*Written task:*
Pick out each line in the data below that contains the string "wall", matching case, and copy those lines.

*Given information:*
▶
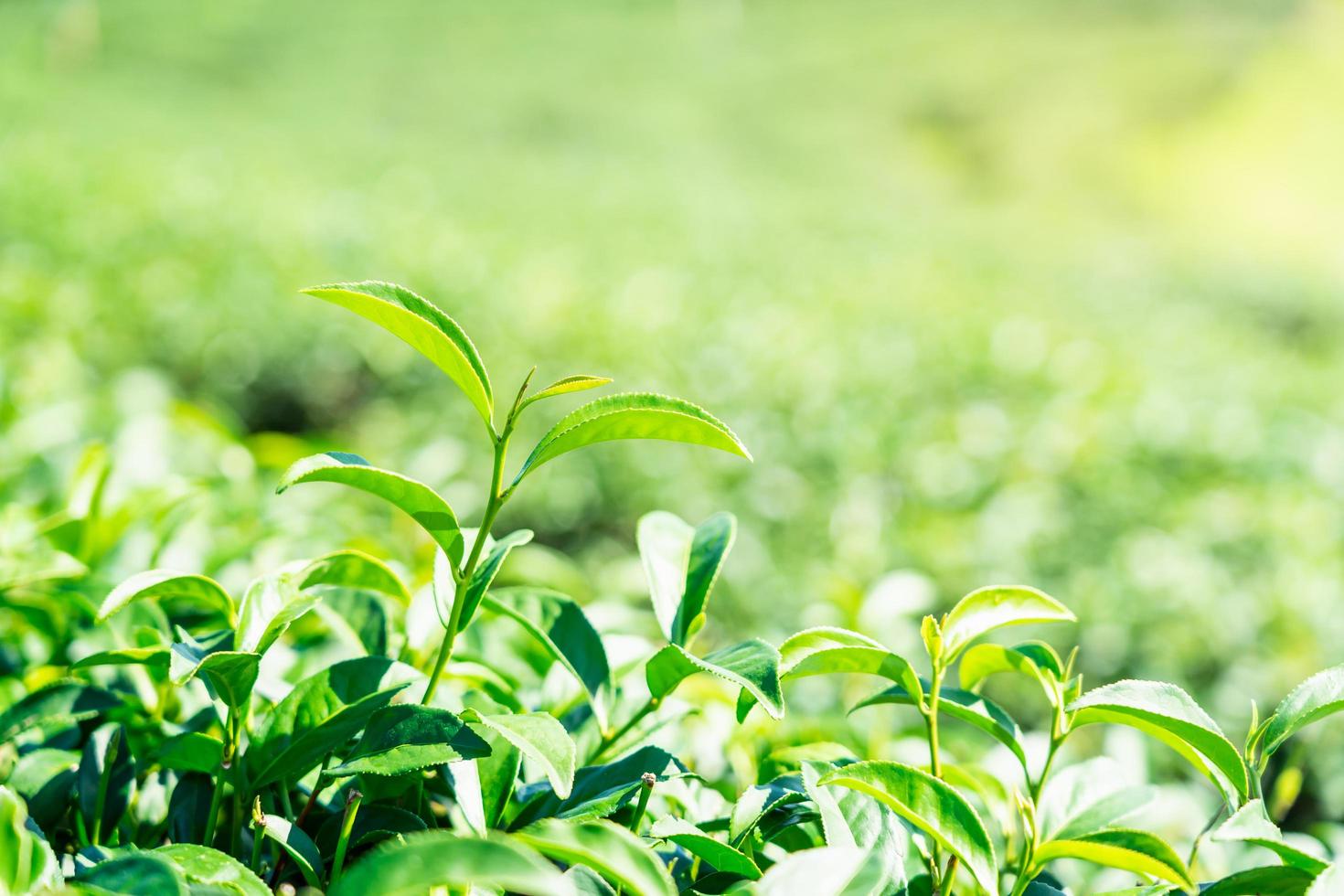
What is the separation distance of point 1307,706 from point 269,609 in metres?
◀
▶
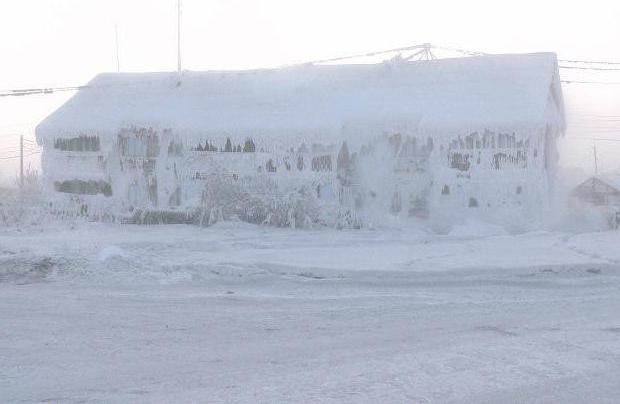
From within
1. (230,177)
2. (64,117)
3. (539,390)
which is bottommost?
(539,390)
◀
▶
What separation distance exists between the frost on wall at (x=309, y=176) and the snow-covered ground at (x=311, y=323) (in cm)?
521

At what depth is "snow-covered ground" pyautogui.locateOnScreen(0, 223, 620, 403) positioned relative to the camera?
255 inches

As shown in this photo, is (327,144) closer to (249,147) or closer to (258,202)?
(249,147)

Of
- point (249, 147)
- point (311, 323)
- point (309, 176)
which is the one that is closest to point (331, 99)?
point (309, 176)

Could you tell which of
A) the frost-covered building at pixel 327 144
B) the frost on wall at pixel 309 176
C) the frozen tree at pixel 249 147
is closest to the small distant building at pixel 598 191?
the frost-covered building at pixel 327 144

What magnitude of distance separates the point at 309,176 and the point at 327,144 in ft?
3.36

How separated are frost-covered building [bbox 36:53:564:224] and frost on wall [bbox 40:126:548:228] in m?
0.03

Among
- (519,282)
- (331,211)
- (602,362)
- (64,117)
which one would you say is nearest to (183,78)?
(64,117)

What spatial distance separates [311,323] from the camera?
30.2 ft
◀
*Result of the exercise:*
What separation distance exists between the frost on wall at (x=309, y=176) and the snow-covered ground at (x=311, y=323) (in cm)?
B) the frost on wall at pixel 309 176
How separated are frost-covered building [bbox 36:53:564:224] and frost on wall [bbox 40:126:548:228] in m?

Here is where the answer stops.